For what values of k the expression kx²+(k+1)x+2 will be a perfect square of a linear polynomial.

To determine the values of k for which the expression kx² + (k + 1)x + 2 is a perfect square of a linear polynomial, we can follow these steps:

Step 1: Express the quadratic equation as a perfect square of a linear polynomial.
A perfect square of a linear polynomial takes the form (ax + b)² = a²x² + 2abx + b².

For our given expression, kx² + (k + 1)x + 2, we need to rewrite it in the form of (ax + b)².

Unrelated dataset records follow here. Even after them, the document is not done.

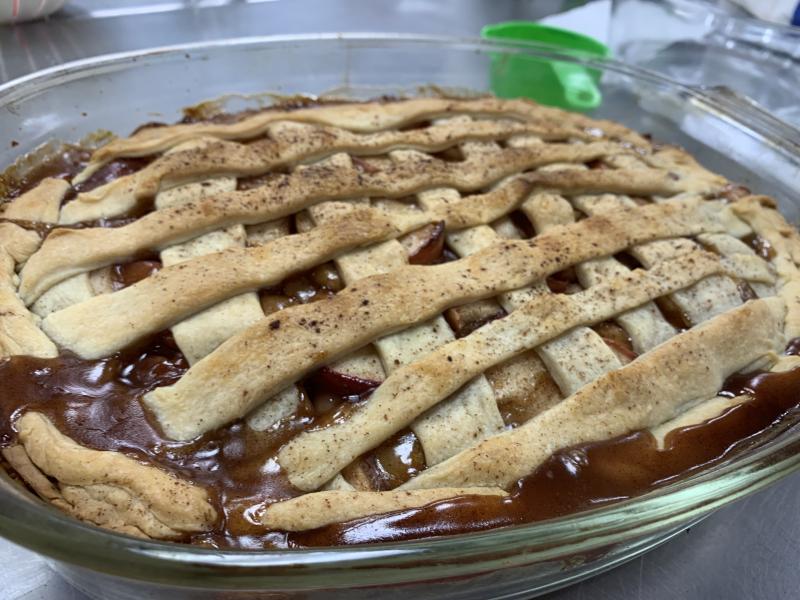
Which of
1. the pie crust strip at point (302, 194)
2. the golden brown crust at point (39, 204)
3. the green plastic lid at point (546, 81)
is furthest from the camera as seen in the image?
the green plastic lid at point (546, 81)

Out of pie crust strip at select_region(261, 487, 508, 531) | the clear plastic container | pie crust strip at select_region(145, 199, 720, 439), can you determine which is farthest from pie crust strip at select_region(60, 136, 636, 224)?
the clear plastic container

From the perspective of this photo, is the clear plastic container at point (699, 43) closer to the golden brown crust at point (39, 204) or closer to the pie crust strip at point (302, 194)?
the pie crust strip at point (302, 194)

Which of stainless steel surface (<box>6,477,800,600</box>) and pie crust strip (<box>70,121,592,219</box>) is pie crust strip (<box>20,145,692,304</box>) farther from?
stainless steel surface (<box>6,477,800,600</box>)

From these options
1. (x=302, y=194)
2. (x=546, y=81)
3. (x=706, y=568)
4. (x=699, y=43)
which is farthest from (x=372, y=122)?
(x=699, y=43)

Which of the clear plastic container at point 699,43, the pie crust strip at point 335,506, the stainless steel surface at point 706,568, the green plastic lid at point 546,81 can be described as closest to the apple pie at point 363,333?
the pie crust strip at point 335,506

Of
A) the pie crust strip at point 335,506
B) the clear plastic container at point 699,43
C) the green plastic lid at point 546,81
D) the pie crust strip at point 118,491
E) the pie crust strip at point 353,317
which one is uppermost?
the clear plastic container at point 699,43

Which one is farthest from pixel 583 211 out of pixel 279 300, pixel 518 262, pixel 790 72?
pixel 790 72
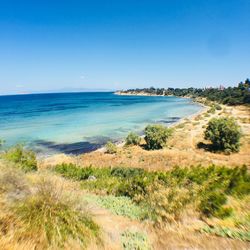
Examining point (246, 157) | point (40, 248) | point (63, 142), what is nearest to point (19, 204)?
point (40, 248)

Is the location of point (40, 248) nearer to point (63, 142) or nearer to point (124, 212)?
point (124, 212)

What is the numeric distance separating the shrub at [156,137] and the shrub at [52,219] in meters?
31.3

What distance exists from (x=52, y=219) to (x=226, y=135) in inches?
1295

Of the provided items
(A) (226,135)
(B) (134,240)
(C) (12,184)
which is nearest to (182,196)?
(B) (134,240)

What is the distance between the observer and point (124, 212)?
6.57 meters

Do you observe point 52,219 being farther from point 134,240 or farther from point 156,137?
point 156,137

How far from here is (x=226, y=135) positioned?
111 feet

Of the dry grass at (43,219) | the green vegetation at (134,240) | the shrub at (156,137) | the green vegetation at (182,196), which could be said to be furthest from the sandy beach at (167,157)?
the green vegetation at (134,240)

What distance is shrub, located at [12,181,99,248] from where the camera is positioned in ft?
13.5

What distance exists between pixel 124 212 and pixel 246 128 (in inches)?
1947

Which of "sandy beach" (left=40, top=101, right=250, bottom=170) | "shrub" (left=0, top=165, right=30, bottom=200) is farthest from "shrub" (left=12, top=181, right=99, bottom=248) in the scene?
Result: "sandy beach" (left=40, top=101, right=250, bottom=170)

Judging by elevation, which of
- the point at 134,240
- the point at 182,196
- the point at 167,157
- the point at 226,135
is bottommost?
the point at 167,157

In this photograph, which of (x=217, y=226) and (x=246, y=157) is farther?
(x=246, y=157)

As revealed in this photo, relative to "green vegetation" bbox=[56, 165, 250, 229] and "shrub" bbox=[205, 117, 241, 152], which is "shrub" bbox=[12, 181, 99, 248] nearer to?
"green vegetation" bbox=[56, 165, 250, 229]
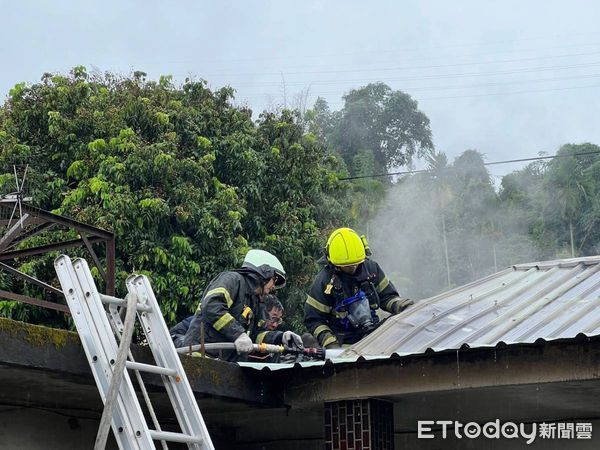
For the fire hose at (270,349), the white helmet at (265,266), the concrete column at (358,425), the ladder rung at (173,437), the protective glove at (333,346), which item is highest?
the white helmet at (265,266)

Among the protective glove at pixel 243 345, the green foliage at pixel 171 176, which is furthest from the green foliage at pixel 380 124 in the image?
the protective glove at pixel 243 345

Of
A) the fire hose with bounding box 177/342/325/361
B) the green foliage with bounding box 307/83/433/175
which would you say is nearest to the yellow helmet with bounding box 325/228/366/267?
the fire hose with bounding box 177/342/325/361

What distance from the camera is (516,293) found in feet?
29.0

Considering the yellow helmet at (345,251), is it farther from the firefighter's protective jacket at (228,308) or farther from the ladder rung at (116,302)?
the ladder rung at (116,302)

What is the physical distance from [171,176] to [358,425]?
994 cm

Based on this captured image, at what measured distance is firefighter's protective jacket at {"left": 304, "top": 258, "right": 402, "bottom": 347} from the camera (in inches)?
359

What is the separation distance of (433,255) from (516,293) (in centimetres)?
3646

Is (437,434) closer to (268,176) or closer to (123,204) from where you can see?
(123,204)

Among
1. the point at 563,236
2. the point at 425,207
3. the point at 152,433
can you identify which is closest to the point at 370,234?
the point at 425,207

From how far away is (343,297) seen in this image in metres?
9.27

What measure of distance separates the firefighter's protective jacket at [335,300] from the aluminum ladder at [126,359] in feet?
9.67

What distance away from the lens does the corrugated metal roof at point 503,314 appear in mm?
7422

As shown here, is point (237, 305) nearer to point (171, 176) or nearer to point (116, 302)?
point (116, 302)

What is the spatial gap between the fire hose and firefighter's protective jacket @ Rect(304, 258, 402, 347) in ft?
2.93
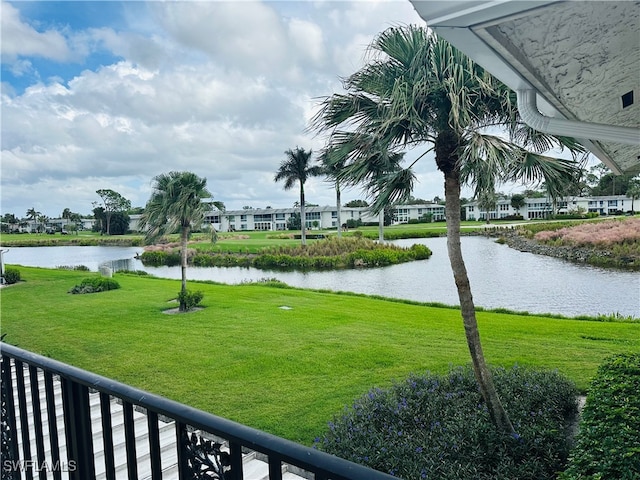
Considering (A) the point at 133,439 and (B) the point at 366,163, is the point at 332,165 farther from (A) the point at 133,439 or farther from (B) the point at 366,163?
(A) the point at 133,439

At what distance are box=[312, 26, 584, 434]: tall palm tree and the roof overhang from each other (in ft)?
2.94

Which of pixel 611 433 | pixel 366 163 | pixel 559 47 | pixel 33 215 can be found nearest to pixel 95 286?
pixel 366 163

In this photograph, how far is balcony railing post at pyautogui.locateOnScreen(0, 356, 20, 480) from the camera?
176 centimetres

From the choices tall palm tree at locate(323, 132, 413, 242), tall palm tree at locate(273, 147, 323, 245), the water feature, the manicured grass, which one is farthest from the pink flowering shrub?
tall palm tree at locate(323, 132, 413, 242)

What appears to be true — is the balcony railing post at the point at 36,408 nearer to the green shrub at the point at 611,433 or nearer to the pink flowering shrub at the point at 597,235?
the green shrub at the point at 611,433

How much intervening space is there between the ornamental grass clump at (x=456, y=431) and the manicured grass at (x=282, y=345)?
0.73m

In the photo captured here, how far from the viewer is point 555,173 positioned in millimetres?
3785

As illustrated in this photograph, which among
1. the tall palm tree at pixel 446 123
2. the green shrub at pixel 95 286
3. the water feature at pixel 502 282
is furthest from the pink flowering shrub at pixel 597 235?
the green shrub at pixel 95 286

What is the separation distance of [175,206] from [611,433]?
31.4 feet

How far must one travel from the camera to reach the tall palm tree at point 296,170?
2844 centimetres

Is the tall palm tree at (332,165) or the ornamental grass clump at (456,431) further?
the tall palm tree at (332,165)

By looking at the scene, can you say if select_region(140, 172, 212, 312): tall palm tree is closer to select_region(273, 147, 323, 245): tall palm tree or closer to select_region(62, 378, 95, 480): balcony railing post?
select_region(62, 378, 95, 480): balcony railing post

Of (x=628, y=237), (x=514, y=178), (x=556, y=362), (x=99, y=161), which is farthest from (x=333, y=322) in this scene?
(x=628, y=237)

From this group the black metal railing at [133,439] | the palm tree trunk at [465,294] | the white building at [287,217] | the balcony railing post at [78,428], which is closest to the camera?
the black metal railing at [133,439]
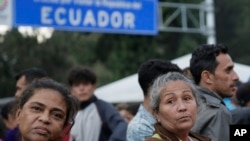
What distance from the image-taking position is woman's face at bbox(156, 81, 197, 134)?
4094 mm

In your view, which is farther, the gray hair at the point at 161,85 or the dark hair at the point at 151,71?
the dark hair at the point at 151,71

Comparing the quadratic expression to the perfect square form, we have:
kx² + (k + 1)x + 2 = a²x² + 2abx + b²

Step 2: Equate the corresponding coefficients.
To find the values of a and b, we need to equate the corresponding coefficients of the two expressions.

a²x² = kx² ----> (1)
2abx = (k + 1)x ----> (2)
b² = 2 ----> (3)

Step 3: Solve the equations.
Now, let's solve the equations from Step 2.

Equation (1): a²x² = kx²
Since both sides of the equation are multiples of x², we can ignore x² for now and focus on the values of a and k.
a² = k ----> (4)

Equation (2): 2abx = (k + 1)x
Here, x is a common factor on both sides, so we can divide by x to simplify the equation.
2ab = k + 1 ----> (5)

Equation (3): b² = 2
Here, we need to solve for b.
Taking the square root of both sides, we get:
b = ±√2 (Note: We consider both positive and negative square roots) ----> (6)

Step 4: Find the values of k.
Now we have equations (4), (5), and (6) with three variables (a, b, k). We need to find the values of k that satisfy all these equations.

Substituting equation (6) into equation (5), we get:
2a(±√2) = k + 1
±2a√2 = k + 1
This equation tells us that k + 1 must be divisible by ±2√2.

Similarly, substituting equation (4) into equation (5), we get:
2a√k = k + 1
Here, k + 1 must be divisible by 2√k.

By combining the conditions, we find that k + 1 must be divisible by 2√k and ±2√2.

To simplify this, we can remove the square roots by squaring both sides of the equations.

From k + 1 being divisible by 2√k, we have:
(k + 1)² divisible by (2√k)²
(k + 1)² divisible by 4k

From k + 1 being divisible by ±2√2, we have:
(k + 1)² divisible by (±2√2)²
(k + 1)² divisible by 8

Now, the divisible conditions are:
(k + 1)² divisible by 4k and 8

To find the values of k that satisfy both conditions, we can try different values or use a numerical method.

After evaluation, we find that k = -7 and k = 0 are the solutions that satisfy both conditions.

So, for k = -7 and k = 0, the expression kx² + (k + 1)x + 2 is a perfect square of a linear polynomial.